Örneğin, dernekçilikte benim bir yöntemim vardı. Özel Ardahan Gecesi yaptığımız zamanlarda yönetici arkadaşlarıma derdim ki, “Arkadaşlar, yöremizin insanları zaten bizi biliyor ve kültürümüzü bir şekilde yaşıyor ve yaşatıyor. Davetli listelerimize Ardahanlı olmayan, başka illerin insanlarını davet edelim. Yani yabancıları davet edelim ki onlara ilimizi, geleneklerimizi, göreneklerimizi ve kültürümüzü tanıtalım. Yoksa bizim insanımıza kültürümüzü tanıtma gibi bir derdimiz olmamalı.” Çoğunlukla da konuklarımız başka illerin insanları olurdu. Ancak görüyoruz ki bu yöntem bile tam olarak işe yaramamış. O halde tüm STK’lar, Dernekler, Kamu kurum ve kuruluşlarıyla ortak bir çalıştay yapılarak bölgemizin ve ilimizin tanıtılmasına çalışmalıyız.

     Şimdi ben kendimce var olan genel bilgilerim ve ilimizin kamu kuruluşlarının sitelerinden almış olduğum bilgileri paylaşarak Ardahan’ı tanıtmaya çalışayım. Umarım ki benim dışımda da yazan-çizen arkadaşlarım benzer yöntemlerle ilimizin tanıtımını yapmaya çalışırlar.

Ardahan ili,

-1573 yılında Osmanlıya katılarak Ardahan Sancağı olmuştur.

-1694 yılında Çıldır Eyaletine bağlanmıştır.

-1828’de Ruslar tarafında işgal edilmiş ve 1829’da Edirne Antlaşmasıyla Ruslara verilmiştir.

-1877-1878 Osmanlı-Rus Savaşları sırasında bölge çok eziyet ve soy kırımlar görmüş yaklaşık 45 yıl Rus işgali altında kalmıştır.

-23 Şubat 1921’de işgal kuvvetleri Ermeni ve Gürcü birliklerinin çekilmesiyle, Ardahan’a Türk Bayrağı çekilmiştir.

-Yıllarca il, ilçe arasında git geller yaşayan Ardahan 27 Mayıs 1992 yılında Türkiye Cumhuriyeti’nin 75. İli olmuştur.

-Ardahan’ın Çıldır, Damal, Göle, Hanak, Posof olmak üzere beş ilçesi ve 237 köyü vardır.

-İki milletvekili çıkarmaktadır.

-Posof Türkgözü Sınır Kapısı ve Çıldır Aktaş Sınır Kapısı olmak üzere iki sınır kapısı vardır. Her ne kadar henüz güçlü ticari hacmi olmasa da ilerisi için önemli sayılacak adımlardandır.

-İl geneli mevcut nüfusu yaklaşık doksan bin civarında olmasına karşın üç yüz bin civarında bir nüfusu da göç etmiş durumdadır.

-Özellikle yaylacılık, kısmen tarım ve hayvancılık yapılmaktadır. Sanayi anlamında yok denecek kadar azdır. Doğal ve bakir alanlarının olmasına rağmen özellikle de kış koşullarının ağır geçmesinden dolayı istenilen tarımsal ve hayvansal verimlilik sağlanamamaktadır.

-Az miktarda ormanları vardır. Meyvecilik-bağcılık bir kısım yerde yapılmaktadır.

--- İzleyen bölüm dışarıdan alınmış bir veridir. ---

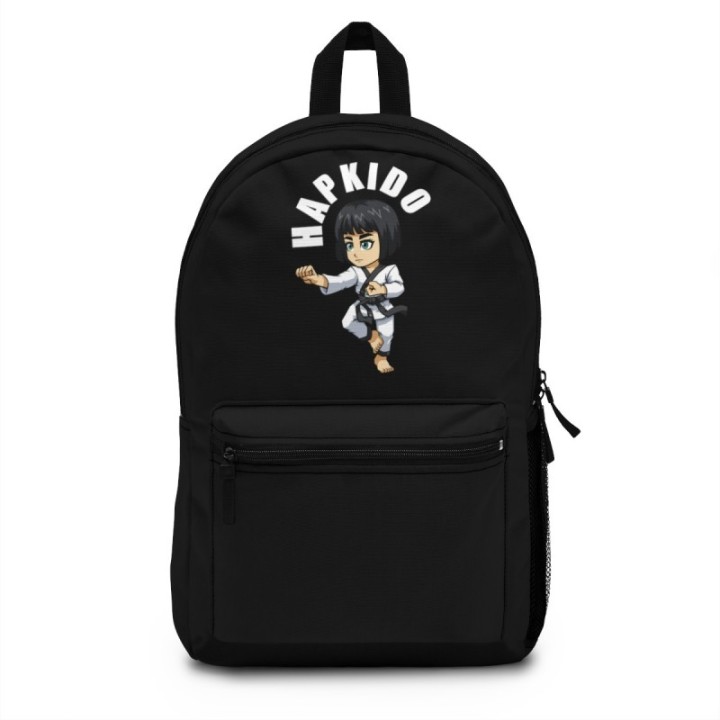 MOCHILA HAPKI GIRL  - 1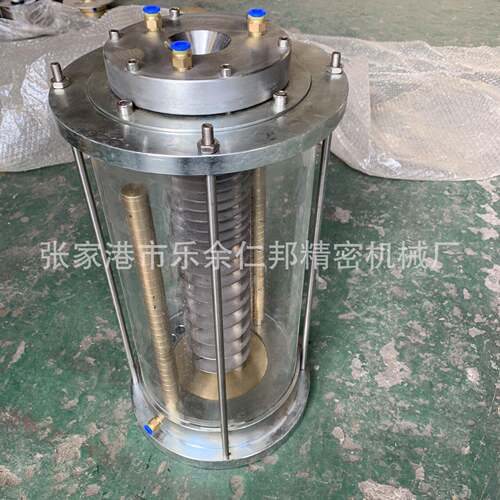 pvcpprpe管定径套真空定型套真空冷却套管材模具定型套
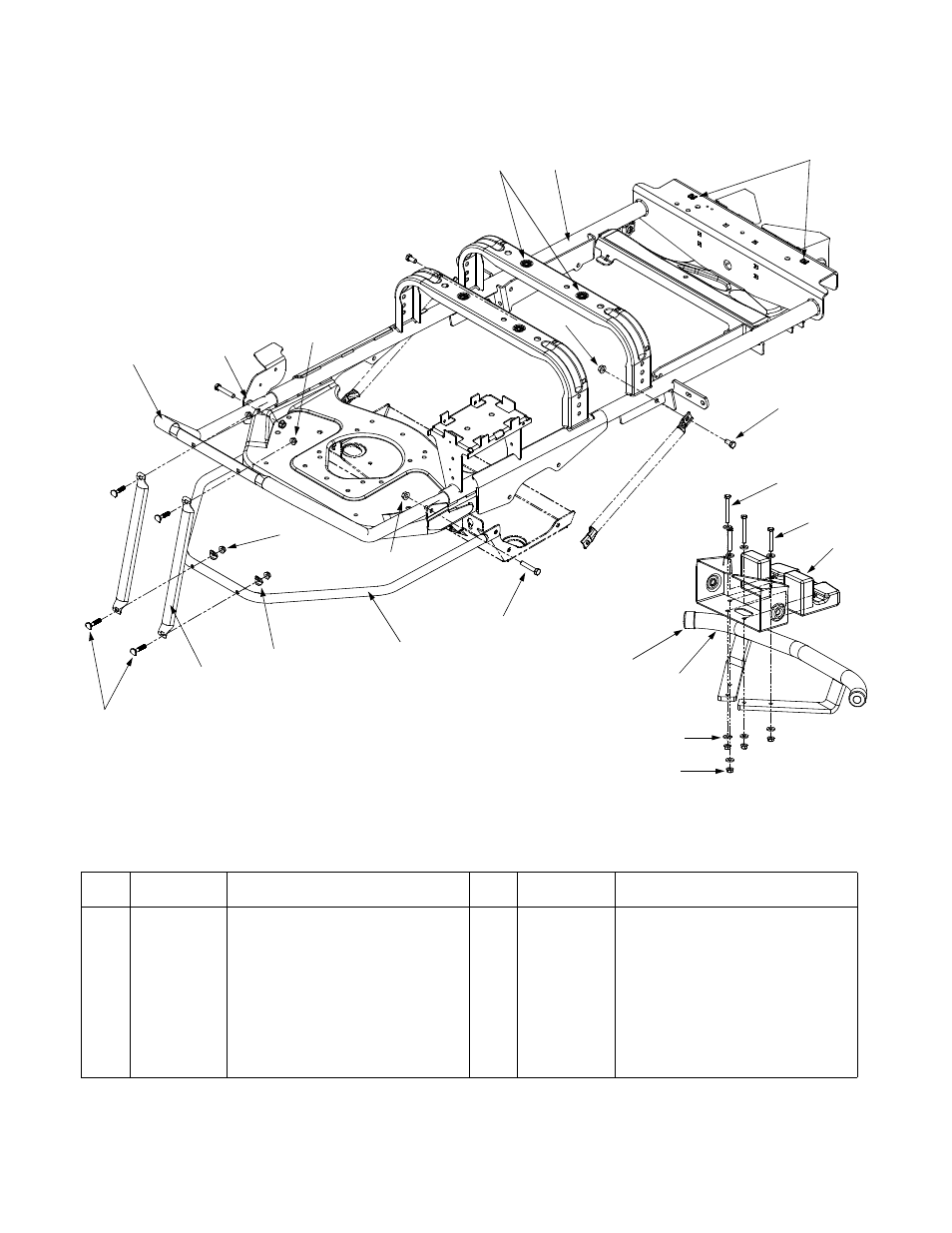 Model 364 | Cub Cadet 365 User Manual | Page 47 / 56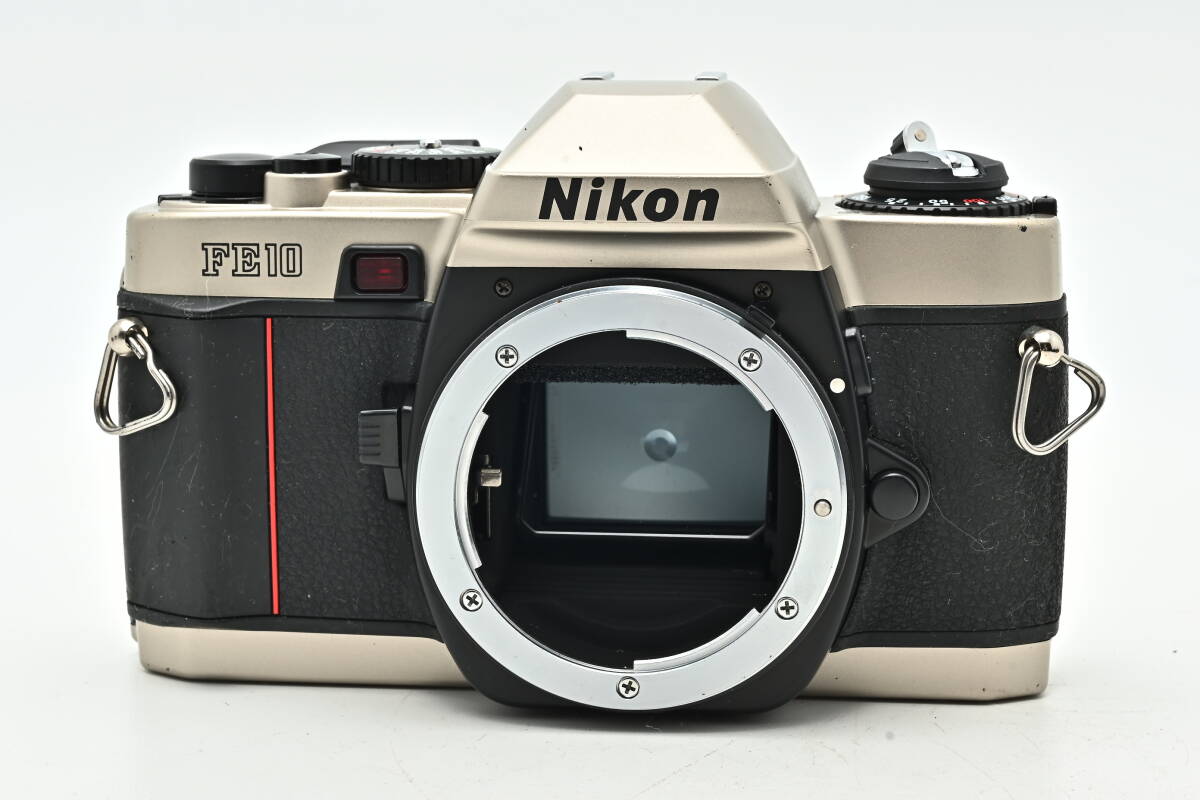 1F-514 Nikon ニコン FE10 + Ai-S Zoom-NIKKOR 35-70mm f/3.5-4.8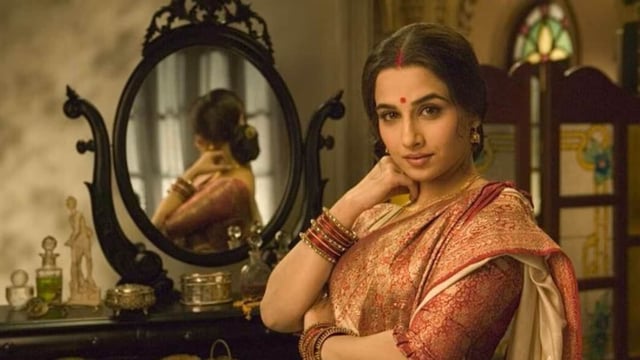 Parineeta marked Vidya Balan's film debut.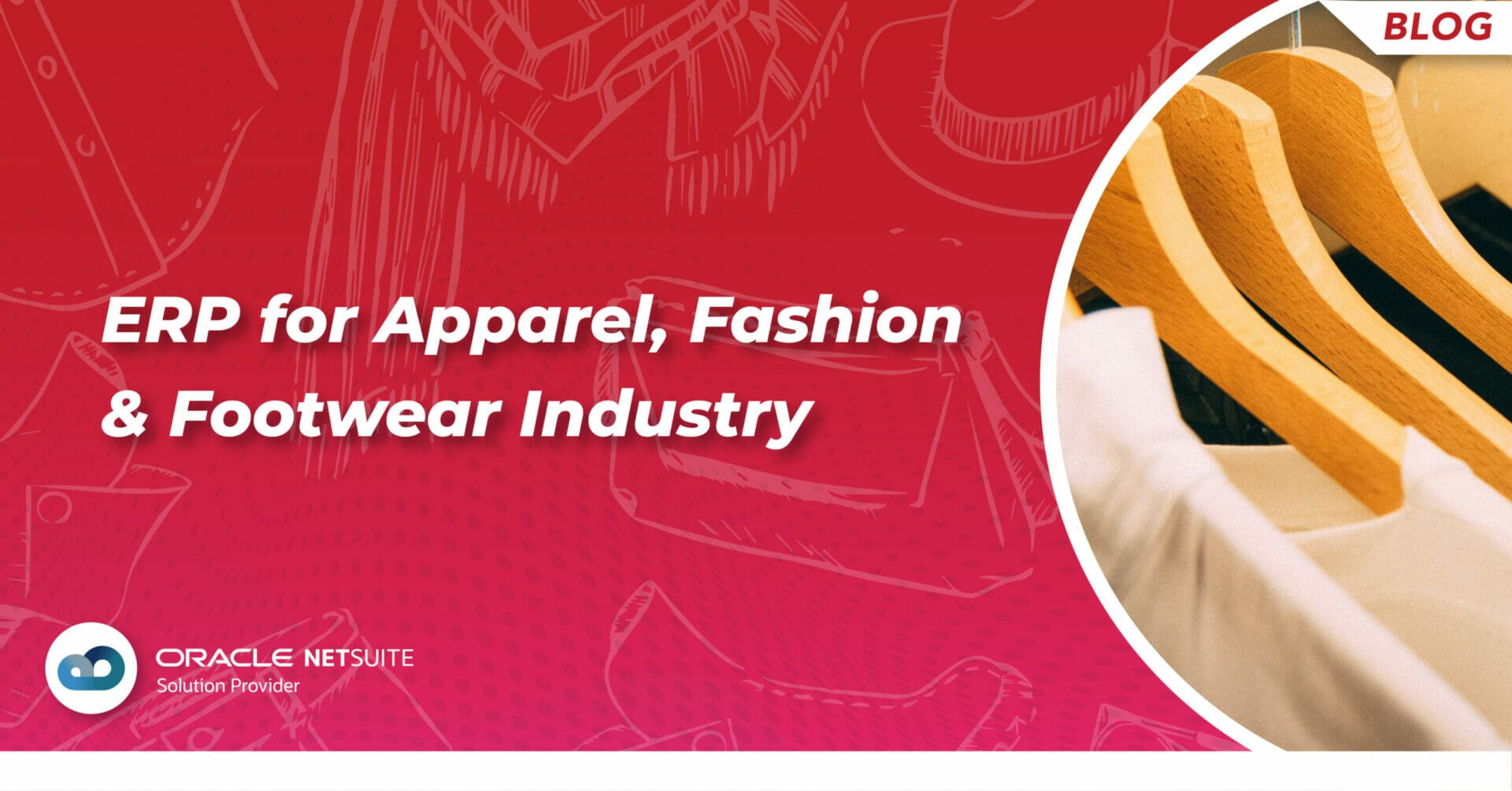ERP for Apparel, Fashion & Footwear Industry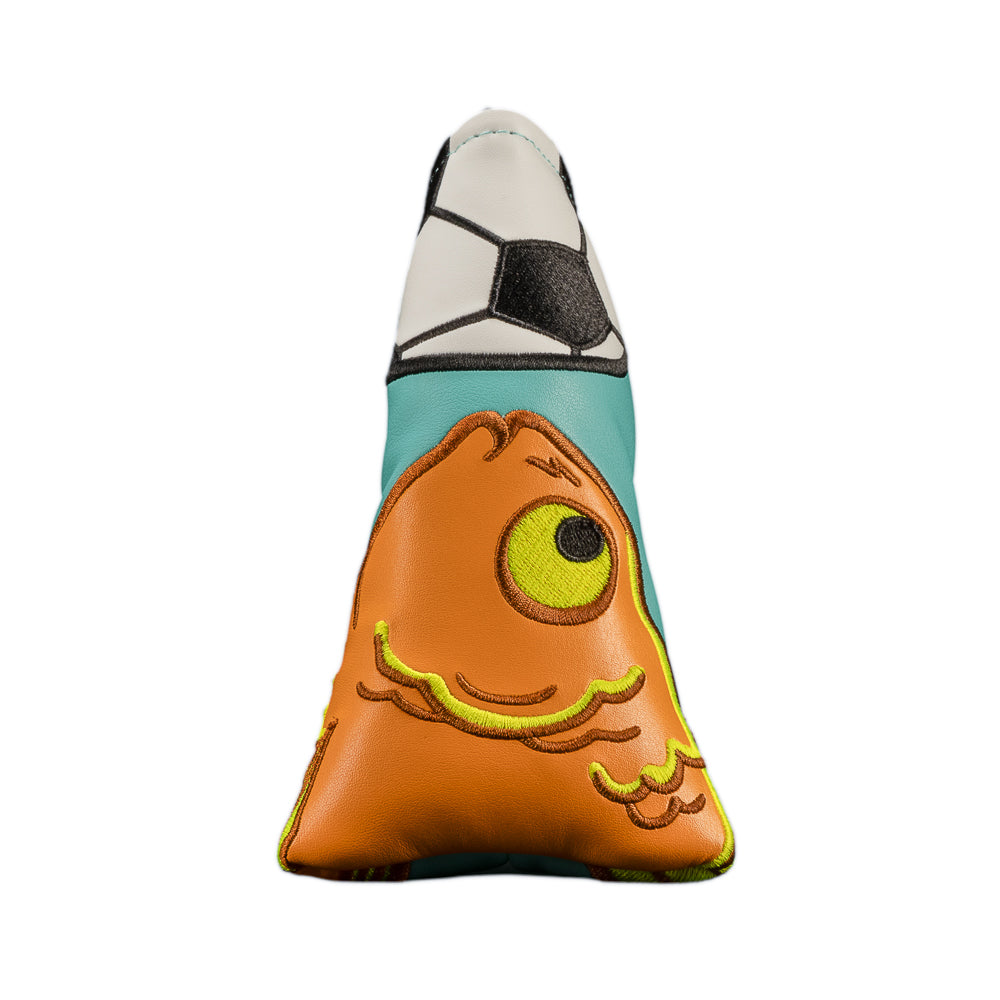 Ted Lasso Be A Goldfish Blade Headcover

-İlimizin simgesi özellikle kaz yetiştiriciliği, arıcılık ve kaşar peyniri üretimidir. Hatta Çıldır ve Aktaş Göllerine özel Pullu Sazan Balığı namı diğer SARIBALIK önemli gelirlerindendir.

-Bölge halkının okumuşluk oranı %90 civarındadır. 2008 yılından buyana kurulu bir ARDAHAN ÜNİVERSİTESİ vardır.

-Ülkemize Kafkaslardan gelen doğal gaz Ardahan ili Posof İlçesi sınırlarından girmekte ve Avrupa’ya kadar ulaşmaktadır.

-Ardahan ilinden doğup hazar Denizi’ne ulaşan önemli KURA NEHRİ ilimize can suyu vermektedir. Bu Kura Nehri üzerinde Sevimli Barajı, Köroğlu Barajı, Kotanlı HES, Kayabeyi Barajı ve Akıncı HES gibi önemli yatırımlar bulunmaktadır.

-Avrupa’yı Asya’ya bağlayan Kars-Tiflis-Bakü tren hattı İlimizden geçmektedir.

-Çıldır Gölü üzerinde bulunan Çıldır Barajı özellikle Doğu Anadolu bölgesinin elektrik ihtiyacının önemli bir bölümünü karşılamaktadır.

-İlimizin son yıllarda en önemli sayılan gelir ve aktivite kaynağı ise, turizm olmaktadır. Özellikle “Doğu Expresi’nin” son durağının Kars olması ve gelen yerli ve yabancı turistlerin özellikle Çıldır Gölü’nü ziyaret etmeleri ilimizin tanınması ve kalkınmasına önemli katkılar sağlamaktadır.

-Çıldır Gölü üzerinde yaz aylarında Göl Festivali, Kış aylarında yine buz tutmuş göl üzerinde Uluslararası Kristal Göl Festivali yapılmaktadır. Ayrıca buzlar kırılarak Eskimo usulü balık avlama etkinliği ve atlı kızaklarla göl üzerinde gezintiler yapılmaktadır.

-Yaz aylarında Ardahan Ormanlarında ve Hanak ilçesinde Bal Festivali, Göle ilçesinde Kaşar Festivali, Posof ilçesinde Posof Şenlikleri ve en önemlisi de Damal ilçesinde bulunan Karacadağ sırtlarına düşen Atatürk’ün siluetinin yapıldığı Damal Atatürk’ün İzinde ve Gölgesinde Festivali önemli turizm etkinliklerindendir.

-Ayrıca Yalnızçam Kayak Tesislerinde doğal kayak pistlerinde kayak yapma imkânı sunulmaktadır.

-Çıldır Şeytan Kalesi, Ardahan Kalesi, Hanak Sevimli Kalesi, Göle Kalecik Kalesi, Kura Nehri kıyıları ve özellikle meyve bahçelerinin bulunduğu Kurt kale bölgesi gezilip görülmeye değer yerlerdir.